- Born: Patricia Anne Frew 2 June 1941 Belfast, Northern Ireland
- Died: 13 April 2025 (aged 83)
- Occupation: Film producer
- Notable work: Gregory's Girl

= Paddy Higson =

Scottish film producer (1941–2025)

Patricia Anne "Paddy" Higson (née Frew; 2 June 1941 – 13 April 2025) was a Scottish producer of film and television. She is known for her work with Bill Forsyth, including the films That Sinking Feeling and Gregory's Girl.

==Early life==
Patricia Anne Frew was born on 2 June 1941 in Belfast, Northern Ireland while her father was briefly stationed there while he served with the Royal Engineers during the Second World War. The family returned to Scotland and she grew up in Glasgow where she was educated at Laurel Bank School. After leaving school, she spent some time in France.

==Career==
She began her career at the BBC in the 1970s as a production secretary. She met editor Patrick Higson there, and through the Films of Scotland Committee they became involved in making documentary films together. With Paddy now married to Patrick, he left the BBC in 1970 and set up a film company with Murray Grigor that they named Viz. A New Zealand costume drama series The Mackenzie Affair had scenes to be filmed on location in Scotland and when Viz were asked to support she spent five weeks in Ullapool with a crew of 40 people. She was production assistant on a documentary Blow by Blow which followed the Strathclyde Police Pipe Band who were former World Champions. It showed on television in 1977. In 1982 she made a film about the A9 road that runs for more than 250 miles from Central Scotland to the Highlands.

She was associate producer and production manager on Bill Forsyth's first feature film That Sinking Feeling which was released in 1979. It was made with a low budget with funding raised in Scotland and using youth theatre actors. She was producer for Charles Gormley's romantic comedy film Living Apart Together She was associate producer on Forsyth's comedy film Comfort and Joy which was released in 1984. In July 1984 Thorn EMI suggested her as associate producer for the adventure comedy film Restless Natives which would cost £1.25 million to make. She was producer for The Girl in the Picture which starred John Gordon Sinclair and was released in 1985 after being shot entirely in Glasgow's West End on a budget of only £850,000. She worked as producer on the film Orphans (1988) which was Peter Mullan's debut as director. She worked with Mullen again on The Magdalene Sisters as executive producer, with daughter Frances Higson the producer. She was the producer for Silent Scream which was David Hayman's first feature film as a director, released in 1990. Actor Iain Glen won a Silver Bear at the Berlin International Film Festival and the film itself won a Special Jury prize. She was production mentor for the short drama The Groundsman.

Higson was involved in the production of many television series, such as working for two series on the Scottish television crime drama Taggart and Jed Mercurio's Cardiac Arrest (1994–1996). She produced the political thriller Brond which aired in 1987, with John Hannah selected for his first role and Michael Caton-Jones directing. Other television series that she has worked on include: an episode of The Play on One that aired in 1990, Life Support, Monarch of the Glen and Nice Guy Eddie.

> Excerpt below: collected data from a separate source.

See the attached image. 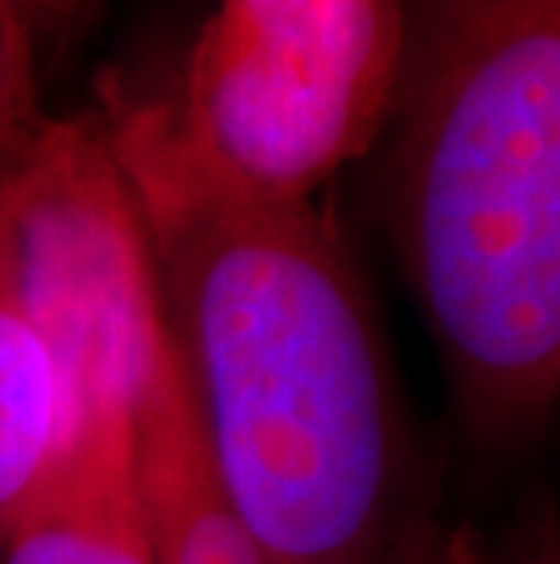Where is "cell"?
Here are the masks:
<instances>
[{
  "instance_id": "1",
  "label": "cell",
  "mask_w": 560,
  "mask_h": 564,
  "mask_svg": "<svg viewBox=\"0 0 560 564\" xmlns=\"http://www.w3.org/2000/svg\"><path fill=\"white\" fill-rule=\"evenodd\" d=\"M99 121L146 230L216 481L266 564H444L389 343L339 226L226 175L175 95L106 74Z\"/></svg>"
},
{
  "instance_id": "2",
  "label": "cell",
  "mask_w": 560,
  "mask_h": 564,
  "mask_svg": "<svg viewBox=\"0 0 560 564\" xmlns=\"http://www.w3.org/2000/svg\"><path fill=\"white\" fill-rule=\"evenodd\" d=\"M375 215L473 437L560 398V0H404Z\"/></svg>"
},
{
  "instance_id": "3",
  "label": "cell",
  "mask_w": 560,
  "mask_h": 564,
  "mask_svg": "<svg viewBox=\"0 0 560 564\" xmlns=\"http://www.w3.org/2000/svg\"><path fill=\"white\" fill-rule=\"evenodd\" d=\"M0 262L55 387V455L139 415L164 343L157 273L99 113L52 117L0 164Z\"/></svg>"
},
{
  "instance_id": "4",
  "label": "cell",
  "mask_w": 560,
  "mask_h": 564,
  "mask_svg": "<svg viewBox=\"0 0 560 564\" xmlns=\"http://www.w3.org/2000/svg\"><path fill=\"white\" fill-rule=\"evenodd\" d=\"M404 30V0H219L175 95L178 121L248 189L317 204L378 142Z\"/></svg>"
},
{
  "instance_id": "5",
  "label": "cell",
  "mask_w": 560,
  "mask_h": 564,
  "mask_svg": "<svg viewBox=\"0 0 560 564\" xmlns=\"http://www.w3.org/2000/svg\"><path fill=\"white\" fill-rule=\"evenodd\" d=\"M135 488L150 564H266L216 481L168 332L135 415Z\"/></svg>"
},
{
  "instance_id": "6",
  "label": "cell",
  "mask_w": 560,
  "mask_h": 564,
  "mask_svg": "<svg viewBox=\"0 0 560 564\" xmlns=\"http://www.w3.org/2000/svg\"><path fill=\"white\" fill-rule=\"evenodd\" d=\"M0 564H150L135 488V419L66 444L0 528Z\"/></svg>"
},
{
  "instance_id": "7",
  "label": "cell",
  "mask_w": 560,
  "mask_h": 564,
  "mask_svg": "<svg viewBox=\"0 0 560 564\" xmlns=\"http://www.w3.org/2000/svg\"><path fill=\"white\" fill-rule=\"evenodd\" d=\"M55 387L41 343L22 321L0 262V528L55 459Z\"/></svg>"
},
{
  "instance_id": "8",
  "label": "cell",
  "mask_w": 560,
  "mask_h": 564,
  "mask_svg": "<svg viewBox=\"0 0 560 564\" xmlns=\"http://www.w3.org/2000/svg\"><path fill=\"white\" fill-rule=\"evenodd\" d=\"M47 121L26 19L19 0H0V164L19 161L44 135Z\"/></svg>"
},
{
  "instance_id": "9",
  "label": "cell",
  "mask_w": 560,
  "mask_h": 564,
  "mask_svg": "<svg viewBox=\"0 0 560 564\" xmlns=\"http://www.w3.org/2000/svg\"><path fill=\"white\" fill-rule=\"evenodd\" d=\"M444 564H560V532L553 510L535 513L528 524H520L498 543H484L466 532H448Z\"/></svg>"
}]
</instances>
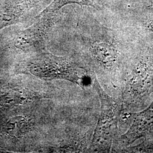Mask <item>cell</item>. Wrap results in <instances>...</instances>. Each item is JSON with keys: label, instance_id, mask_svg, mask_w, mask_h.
I'll return each instance as SVG.
<instances>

Higson founded the film and television production company Antonine Productions, in 1983 with her late husband, Patrick. When a lack of funding became apparent in 1991, the company was wound up. Antonine Films was set up by Higson and her daughter Frances in 1991 and wound up in 2001. Higson joined BBC Scotland again in 1990 on a one-year contract.

Higson ran the Black Cat Studios in Parkhead, purchasing a former cinema and operating the space for a range of film and television productions. The studios were used for Channel 4's first show broadcast live from Scotland Halfway to Paradise.

Higson joined Scottish film charity Glasgow Media Access Centre (GMAC Film) in 2014 as a member of the governing board, and took up the position of chief executive officer in 2019 which she held until her retirement in 2022. The charity made her their first patron. She was recognised to have given chances to some emerging talents.

==Personal life and death==
In 1965, she married Patrick Higson, and they had three children; he died in 1983. She married Graham Harper in 1984, although this marriage only lasted a few years.

Higson died of cancer on 13 April 2025, at the age of 83.

==Honours and awards==
In July 2007, Higson received an honorary degree from the Royal Scottish Academy of Music and Drama (RSAMD). Higson received a Scottish BAFTA for her outstanding contribution to the Scottish film industry in 2018. She was presented with the BAFTA Scotland Award by David Hayman who described her as the "mother of the Scottish film industry". She declined the offer of Officer of the Order of the British Empire (OBE) in the 2023 New Year Honours for services to the Film and Television Industry and to Diversity and Inclusion in Film and Television.